The Stabler-Leadbeater Apothecary Shop in Old Town Alexandria was once the oldest operating pharmacy in the United States, opening its doors to the Virginia and D.C. communities in 1792 until its closed in 1933 during the Great Depression.

The shop was bought in 1939 by a non-profit organization called The Landmark Society of Alexandria and has become a gift shop and small museum.

Much history lies within the shop’s walls, as museum shop manager Paula Spitler points out. In the ledgers, many of the clerks would write down the events of the day.

A clerk wrote in his ledger on May 24, 1861, of the seizure of Alexandria by Union troops. In fancy cursive writing it reads, “Alexandria taken by U.S. forces this morning at 5 o’clock: Ellsworth killed, great excitement, stores generally closed.”

Spitler said many people in the Alexandria community remember shopping at Stabler-Leadbeater before it closed. Many of the apprentices who worked at the shop have come to visit. Family members of the Stablers and Leadbeaters pass by every now and then.

Edward Stabler came to Alexandria after an apprenticeship in Leesburg as an apothecary in his brother’s shop. He opened his own shop, which grew into an important business over the years. The store was passed on to Stabler’s eldest son William Stabler, then to his son-in-law John Leadbeater.

Over the years, the one-room shop expanded into 11 buildings. The first floor of the main building was the retail shop where drugs, herbs and extracts were sold.

The stuffy smell of herbs and medicines accompanies many of the original bottles and drugs that are lined up along the walls of the room. Some of the date books and ledgers are also on display.

The corner by the window shows many of the tools apothecaries used to make remedies. They would grind the different herbs with a mortar and pestle while following a recipe. Then a glass funnel would filter the mixture through water and alcohol, later put into an evaporating dish to get rid of the liquids.

Many of the herbs and drugs that were used as remedies are still in use. The drug digitalis was used and is used today for heart related illnesses. Lavender cured headaches and was often purchased by Robert E. Lee. Tooth powders, sassafras and vanilla for flavor and henna leaves were in common use.

The second floor was for wholesale and bottling, where drugs and herbs were stored, bottled and labeled. Many old pharmacy books are stored there and so are the archives. After the reconstruction in a couple of years, the second floor will be open to the public.

After 209 years, medicine has come a long way, but many remedies have stayed the same over the years.
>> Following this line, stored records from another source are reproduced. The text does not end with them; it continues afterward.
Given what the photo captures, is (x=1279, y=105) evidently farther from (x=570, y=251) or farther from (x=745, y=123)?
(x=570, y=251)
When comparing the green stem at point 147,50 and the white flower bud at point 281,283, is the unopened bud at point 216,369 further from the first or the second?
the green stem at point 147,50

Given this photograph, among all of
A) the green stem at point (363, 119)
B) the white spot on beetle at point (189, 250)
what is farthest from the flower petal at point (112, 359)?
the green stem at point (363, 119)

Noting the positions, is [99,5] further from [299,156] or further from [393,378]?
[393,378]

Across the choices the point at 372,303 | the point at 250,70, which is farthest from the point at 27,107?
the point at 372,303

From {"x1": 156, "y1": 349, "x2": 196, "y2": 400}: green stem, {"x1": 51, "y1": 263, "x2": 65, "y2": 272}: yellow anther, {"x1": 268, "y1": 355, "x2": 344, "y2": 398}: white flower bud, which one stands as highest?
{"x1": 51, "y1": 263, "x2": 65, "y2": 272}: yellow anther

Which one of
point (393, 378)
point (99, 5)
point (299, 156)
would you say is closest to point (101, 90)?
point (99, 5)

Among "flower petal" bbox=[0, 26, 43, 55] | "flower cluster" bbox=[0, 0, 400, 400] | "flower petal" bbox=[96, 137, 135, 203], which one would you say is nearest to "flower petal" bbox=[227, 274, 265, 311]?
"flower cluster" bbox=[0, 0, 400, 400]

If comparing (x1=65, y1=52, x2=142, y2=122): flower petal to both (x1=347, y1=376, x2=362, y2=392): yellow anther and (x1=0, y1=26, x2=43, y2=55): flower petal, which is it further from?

Spitler said that alternative medicine therapies, such as homeopathic medicine, herbal remedies and phrenology were in wide use 200 years ago and are still used today as an alternative to chemical drugs.
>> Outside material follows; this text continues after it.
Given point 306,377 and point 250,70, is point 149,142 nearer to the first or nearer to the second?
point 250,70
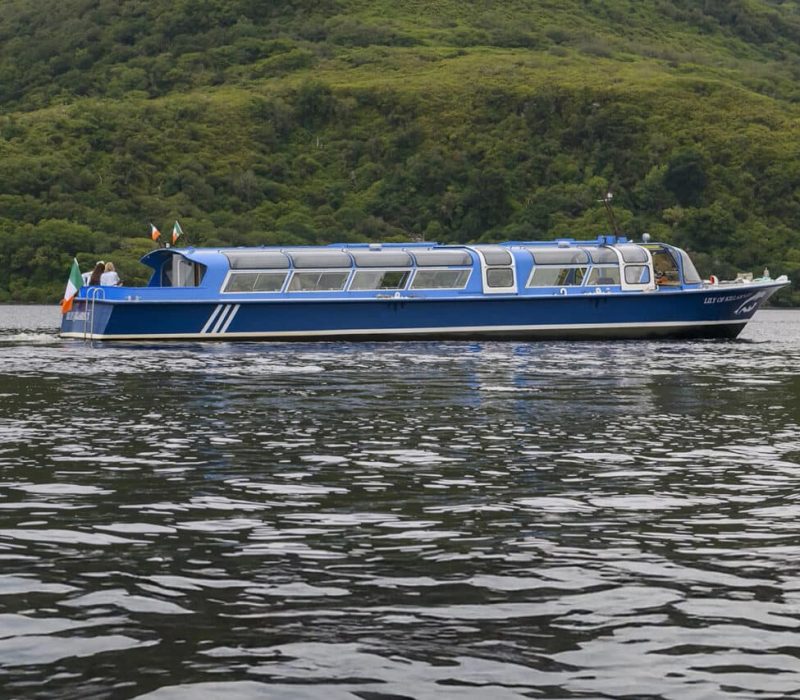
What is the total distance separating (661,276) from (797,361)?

Scientists know more today about diseases, microbes and the human body and have learned to use a little bit of everything to cure illnesses, Spitler said.

“We look back and ask, `What were they thinking100 years ago?,'” she said. “But 100 years from now they’ll be thinking the exact thing about us.”
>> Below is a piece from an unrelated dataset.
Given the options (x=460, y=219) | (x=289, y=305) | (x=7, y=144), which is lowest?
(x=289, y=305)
The Stabler-Leadbeater Apothecary Shop is at 105-107 South Fairfax St. in Old Town Alexandria. A good 10-12 blocks from King Street Metro on the Blue Line, it is an interesting spot, among other boutiques and historical sites to visit in Old Town. Shuttles are available from the Metro and are free on weekends.

The shop is open Monday through Saturday from 10 a.m. to 4 p.m. and Sundays from 1 p.m. to 5 p.m. Admission for adults is $2.50.